### Exercise
Look through the records below and collect all lines that hold the string "tenable".

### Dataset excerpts
=== Begin Enclosure ===

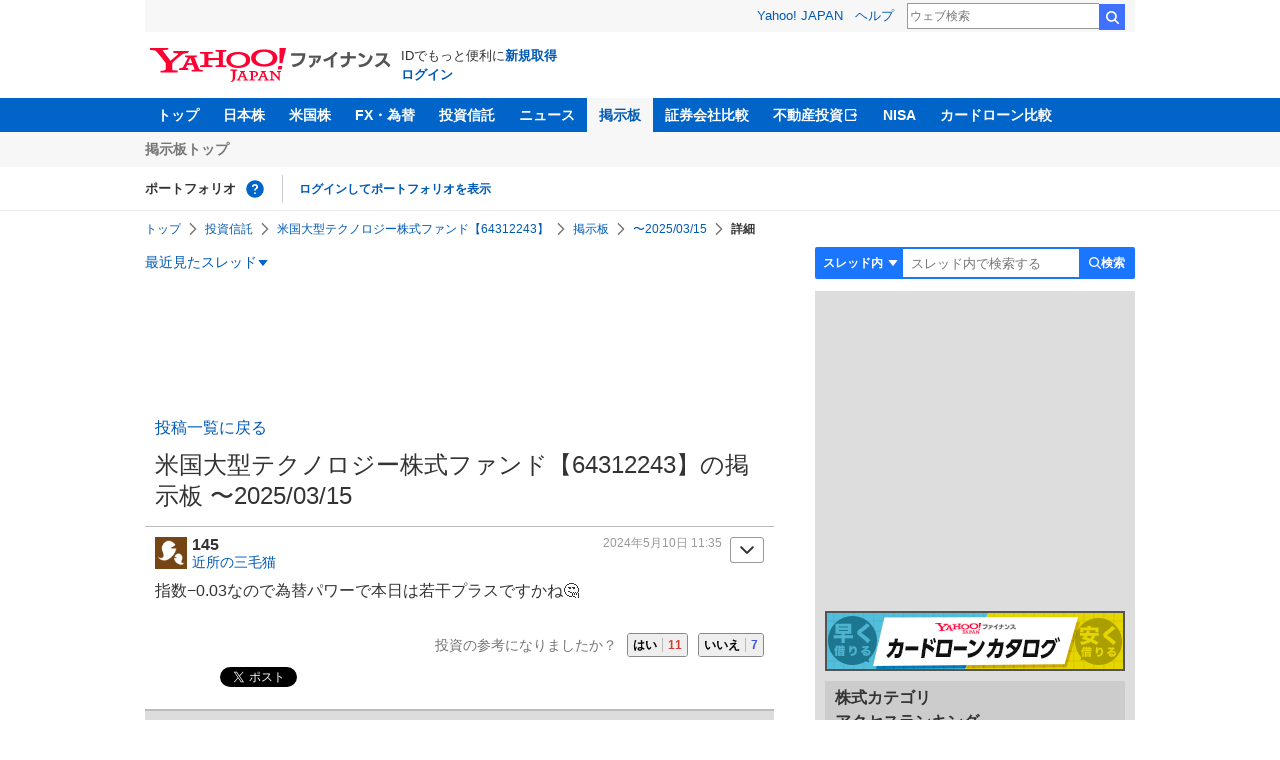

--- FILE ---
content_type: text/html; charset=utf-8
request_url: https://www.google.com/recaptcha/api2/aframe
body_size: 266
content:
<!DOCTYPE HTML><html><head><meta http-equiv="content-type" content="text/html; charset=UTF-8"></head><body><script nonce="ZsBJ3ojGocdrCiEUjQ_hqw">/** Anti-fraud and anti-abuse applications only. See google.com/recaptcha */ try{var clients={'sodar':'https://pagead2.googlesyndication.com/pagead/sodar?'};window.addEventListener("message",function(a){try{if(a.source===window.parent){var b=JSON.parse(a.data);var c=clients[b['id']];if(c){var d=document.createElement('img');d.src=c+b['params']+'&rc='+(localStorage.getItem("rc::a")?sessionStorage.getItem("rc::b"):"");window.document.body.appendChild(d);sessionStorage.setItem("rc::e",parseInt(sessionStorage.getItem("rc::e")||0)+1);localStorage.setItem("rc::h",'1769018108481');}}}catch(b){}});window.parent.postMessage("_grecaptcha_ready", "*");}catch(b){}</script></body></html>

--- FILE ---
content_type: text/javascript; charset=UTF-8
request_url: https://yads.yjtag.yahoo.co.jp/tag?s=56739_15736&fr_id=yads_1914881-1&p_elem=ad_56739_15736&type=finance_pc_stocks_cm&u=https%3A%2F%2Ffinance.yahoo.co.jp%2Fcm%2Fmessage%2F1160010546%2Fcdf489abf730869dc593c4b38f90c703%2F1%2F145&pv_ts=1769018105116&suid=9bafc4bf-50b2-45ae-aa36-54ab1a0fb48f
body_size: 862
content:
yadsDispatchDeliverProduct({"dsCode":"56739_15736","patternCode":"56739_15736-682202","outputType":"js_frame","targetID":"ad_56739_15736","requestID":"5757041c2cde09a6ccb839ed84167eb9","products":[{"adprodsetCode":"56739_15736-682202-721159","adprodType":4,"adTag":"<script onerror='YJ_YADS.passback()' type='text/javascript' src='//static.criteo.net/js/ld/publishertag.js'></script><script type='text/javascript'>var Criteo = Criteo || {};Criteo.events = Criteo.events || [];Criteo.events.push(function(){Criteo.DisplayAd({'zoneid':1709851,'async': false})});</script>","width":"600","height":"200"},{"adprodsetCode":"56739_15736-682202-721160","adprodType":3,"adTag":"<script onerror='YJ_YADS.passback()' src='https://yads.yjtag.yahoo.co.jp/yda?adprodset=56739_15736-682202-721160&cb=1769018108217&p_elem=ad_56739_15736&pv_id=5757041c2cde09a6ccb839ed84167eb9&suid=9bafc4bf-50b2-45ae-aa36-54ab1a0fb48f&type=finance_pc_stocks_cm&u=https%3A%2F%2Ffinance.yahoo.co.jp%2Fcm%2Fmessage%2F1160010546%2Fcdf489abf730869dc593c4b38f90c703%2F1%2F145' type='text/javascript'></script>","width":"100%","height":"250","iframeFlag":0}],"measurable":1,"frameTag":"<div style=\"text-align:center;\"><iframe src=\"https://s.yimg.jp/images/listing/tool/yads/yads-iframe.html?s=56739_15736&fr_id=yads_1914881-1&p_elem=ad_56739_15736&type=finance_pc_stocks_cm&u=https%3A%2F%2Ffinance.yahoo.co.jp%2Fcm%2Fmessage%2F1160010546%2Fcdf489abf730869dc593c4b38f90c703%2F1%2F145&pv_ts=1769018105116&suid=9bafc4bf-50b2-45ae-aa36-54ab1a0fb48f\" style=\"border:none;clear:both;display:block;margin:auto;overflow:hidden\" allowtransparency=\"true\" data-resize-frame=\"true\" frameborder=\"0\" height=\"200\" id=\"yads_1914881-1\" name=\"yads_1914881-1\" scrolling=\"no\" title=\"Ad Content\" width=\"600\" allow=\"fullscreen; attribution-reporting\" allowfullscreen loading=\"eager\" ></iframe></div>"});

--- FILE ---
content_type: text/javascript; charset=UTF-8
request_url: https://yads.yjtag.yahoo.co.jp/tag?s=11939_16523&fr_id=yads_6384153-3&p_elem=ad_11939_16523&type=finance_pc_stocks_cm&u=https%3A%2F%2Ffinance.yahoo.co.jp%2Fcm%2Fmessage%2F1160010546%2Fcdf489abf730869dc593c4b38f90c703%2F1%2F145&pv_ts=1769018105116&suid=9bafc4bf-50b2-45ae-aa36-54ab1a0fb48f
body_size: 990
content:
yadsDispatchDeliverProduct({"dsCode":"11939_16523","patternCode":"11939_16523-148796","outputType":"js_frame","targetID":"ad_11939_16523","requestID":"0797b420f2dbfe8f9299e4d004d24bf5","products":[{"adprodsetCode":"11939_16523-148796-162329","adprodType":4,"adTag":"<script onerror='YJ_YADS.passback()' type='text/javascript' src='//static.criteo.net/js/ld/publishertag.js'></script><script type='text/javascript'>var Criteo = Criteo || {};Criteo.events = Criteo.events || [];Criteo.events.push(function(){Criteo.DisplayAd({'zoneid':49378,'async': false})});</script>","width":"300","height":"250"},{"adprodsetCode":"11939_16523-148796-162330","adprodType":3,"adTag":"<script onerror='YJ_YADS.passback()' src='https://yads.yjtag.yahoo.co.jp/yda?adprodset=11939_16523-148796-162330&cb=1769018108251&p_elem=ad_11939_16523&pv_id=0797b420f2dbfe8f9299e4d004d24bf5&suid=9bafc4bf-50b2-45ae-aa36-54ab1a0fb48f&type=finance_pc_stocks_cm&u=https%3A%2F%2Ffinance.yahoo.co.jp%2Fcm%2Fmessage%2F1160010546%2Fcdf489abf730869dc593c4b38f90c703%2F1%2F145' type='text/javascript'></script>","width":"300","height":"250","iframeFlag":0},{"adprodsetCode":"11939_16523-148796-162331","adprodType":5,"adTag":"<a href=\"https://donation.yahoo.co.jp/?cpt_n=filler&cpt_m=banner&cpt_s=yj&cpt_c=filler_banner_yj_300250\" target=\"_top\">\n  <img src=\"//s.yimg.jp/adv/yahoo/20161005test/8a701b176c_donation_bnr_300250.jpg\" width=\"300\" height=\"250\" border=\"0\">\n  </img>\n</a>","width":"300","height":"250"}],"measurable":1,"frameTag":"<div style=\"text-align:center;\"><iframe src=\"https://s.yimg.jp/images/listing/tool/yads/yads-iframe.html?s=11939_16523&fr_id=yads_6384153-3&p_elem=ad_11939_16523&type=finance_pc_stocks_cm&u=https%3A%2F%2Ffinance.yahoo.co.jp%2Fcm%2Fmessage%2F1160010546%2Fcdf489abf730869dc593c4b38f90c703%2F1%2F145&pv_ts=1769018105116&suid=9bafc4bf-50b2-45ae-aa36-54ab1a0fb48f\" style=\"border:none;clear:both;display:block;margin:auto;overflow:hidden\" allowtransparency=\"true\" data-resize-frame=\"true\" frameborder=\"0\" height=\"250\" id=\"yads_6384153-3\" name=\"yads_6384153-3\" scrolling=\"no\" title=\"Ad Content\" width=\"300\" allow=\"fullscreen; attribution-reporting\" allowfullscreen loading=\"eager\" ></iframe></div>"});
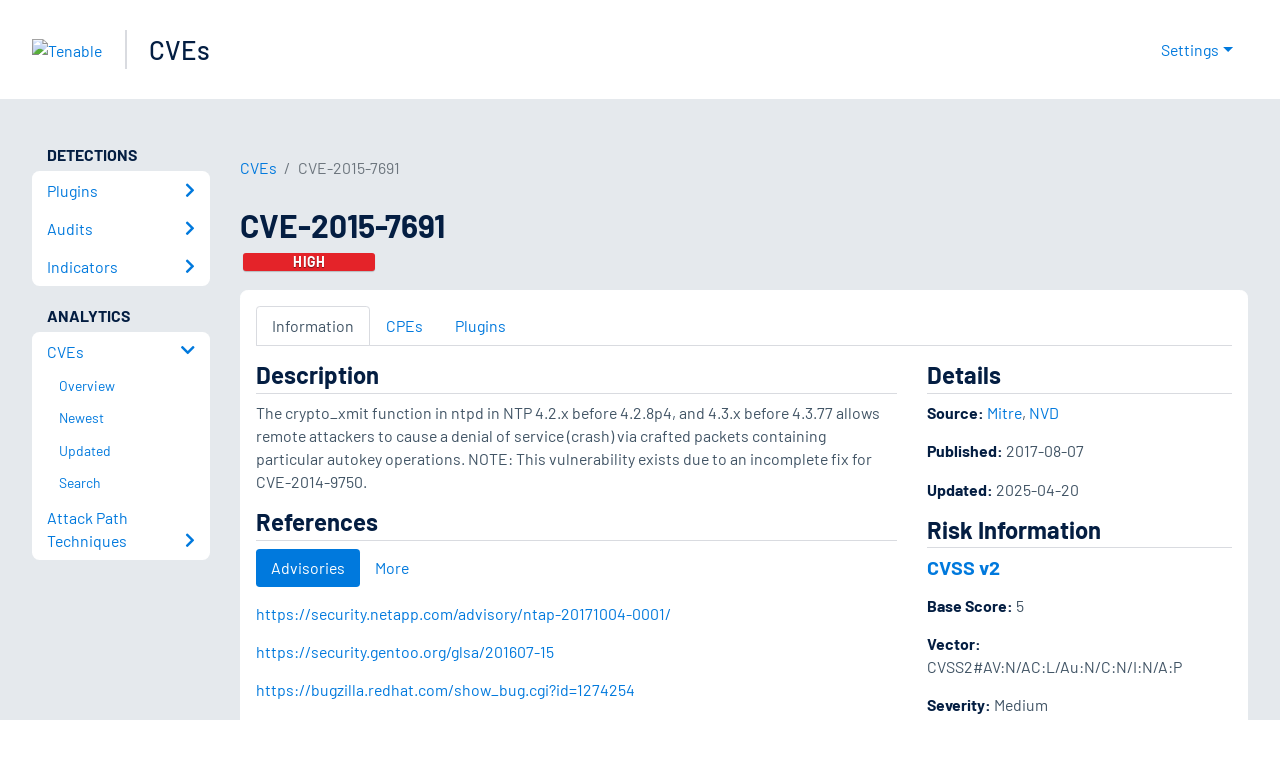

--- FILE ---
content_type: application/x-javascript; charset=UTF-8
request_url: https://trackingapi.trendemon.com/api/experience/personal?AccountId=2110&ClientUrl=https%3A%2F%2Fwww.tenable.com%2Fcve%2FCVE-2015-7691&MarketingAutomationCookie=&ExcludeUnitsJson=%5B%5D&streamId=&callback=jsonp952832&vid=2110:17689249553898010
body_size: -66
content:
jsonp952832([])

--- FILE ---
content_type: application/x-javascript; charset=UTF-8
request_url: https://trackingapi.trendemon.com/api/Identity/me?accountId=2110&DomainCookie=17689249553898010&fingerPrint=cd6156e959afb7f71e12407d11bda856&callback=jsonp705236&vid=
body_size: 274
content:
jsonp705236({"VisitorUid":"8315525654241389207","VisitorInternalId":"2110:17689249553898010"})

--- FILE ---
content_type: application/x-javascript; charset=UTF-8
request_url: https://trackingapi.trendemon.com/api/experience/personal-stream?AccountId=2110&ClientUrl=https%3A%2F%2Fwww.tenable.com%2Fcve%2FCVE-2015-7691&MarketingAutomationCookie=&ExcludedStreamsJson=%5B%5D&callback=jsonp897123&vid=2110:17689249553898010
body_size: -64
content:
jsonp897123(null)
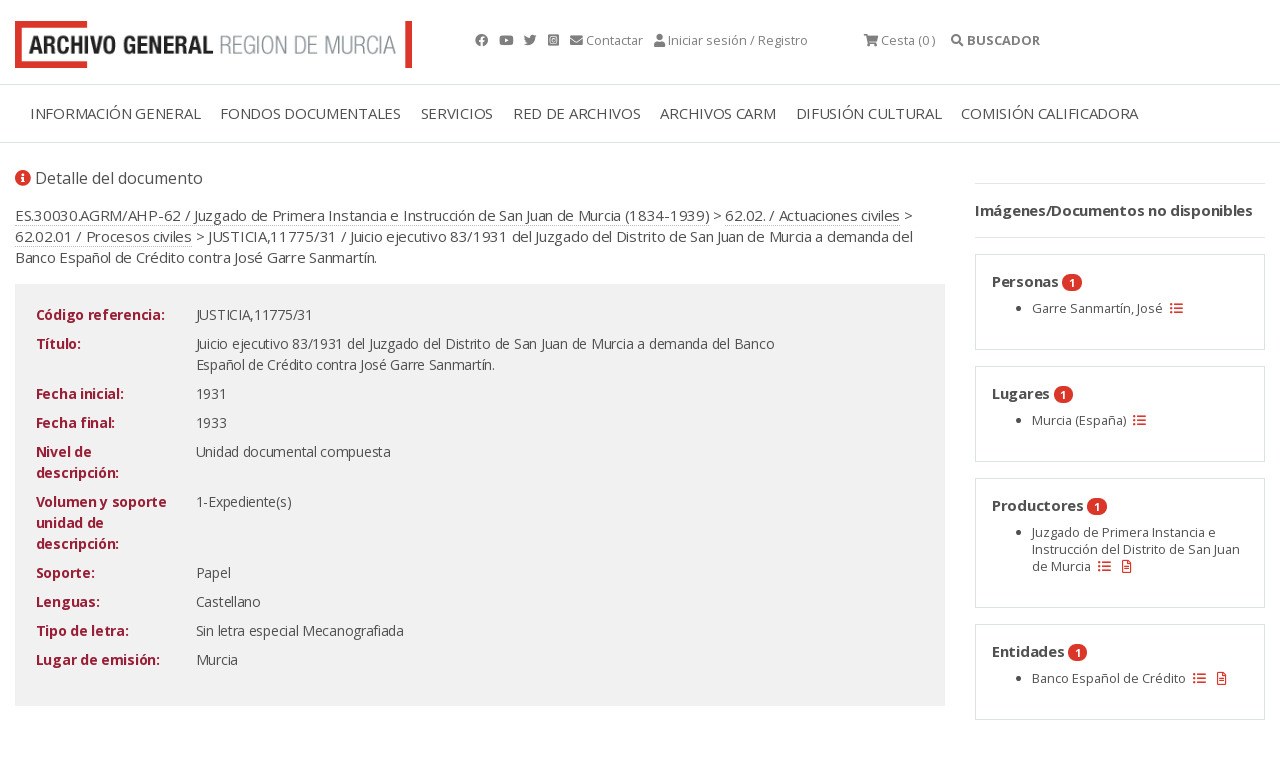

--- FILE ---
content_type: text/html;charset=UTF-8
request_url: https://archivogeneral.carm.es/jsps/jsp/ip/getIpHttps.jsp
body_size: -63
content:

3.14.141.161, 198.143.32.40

=== End Enclosure ===

### Exercise response
request_url: https://trackingapi.trendemon.com/api/experience/personal?AccountId=2110&ClientUrl=https%3A%2F%2Fwww.tenable.com%2Fcve%2FCVE-2015-7691&MarketingAutomationCookie=&ExcludeUnitsJson=%5B%5D&streamId=&callback=jsonp952832&vid=2110:17689249553898010
request_url: https://trackingapi.trendemon.com/api/experience/personal-stream?AccountId=2110&ClientUrl=https%3A%2F%2Fwww.tenable.com%2Fcve%2FCVE-2015-7691&MarketingAutomationCookie=&ExcludedStreamsJson=%5B%5D&callback=jsonp897123&vid=2110:17689249553898010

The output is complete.